According to a new study published in the Journal of Clinical Oncology, researchers have found that crizotinib is associated with systemic and intracranial disease control in patients with ALK-rearranged non-small cell lung cancer (NSCLC) with brain metastases who had not been previously treated with an ALK inhibitor.
For this retrospective analysis, researchers sought to investigate the clinical benefits of crizotinib, an oral kinase inhibitor approved by the U.S. Food and Drug Administration (FDA) for the treatment of patients with ALK-rearranged NSCLC, in patients with brain metastases.
Researchers included 888 patients with advanced ALK-rearranged NSCLC from clinical trials PROFILE 1005 and 1007. Of those, 275 patients had asymptomatic brain metastases, and 109 of those had received no prior brain radiotherapy as treatment.

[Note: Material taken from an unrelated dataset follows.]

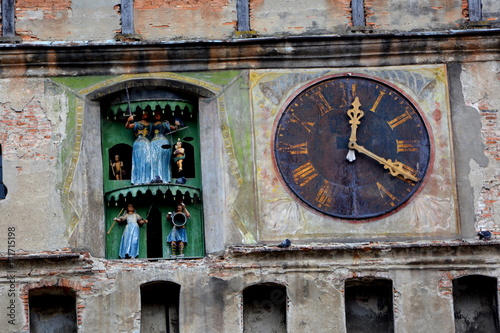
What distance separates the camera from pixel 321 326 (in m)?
22.5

For those previously untreated patients, results showed a 12-week systemic disease control rate of 63% (95% CI: 54 - 72) and an intracranial disease control rate of 56% (95% CI: 46 - 66) with a median intracranial time to progression of 7 months (95% CI: 6.7 - 16.4).
For the 166 patients that had received prior brain radiotherapy as treatment, the systemic disease control rate was 65% (95% CI: 57 - 72), the intracranial disease control rate was 62% (95% CI: 54 - 70), and the median intracranial time to progression was 13.2 months (95% CI: 9.9 - NR).
Researchers also found that 20% of patients without baseline metastases who developed progressive disease after crizotinib initiation were diagnosed with brain metastases.
In this research the clinical benefits of crizotinib in patients with brain metastases have been studied. Crizotinib was associated with systemic and intracranial disease control in patients with ALK-rearranged NSCLC who were ALK inhibitor naive and had brain metastases.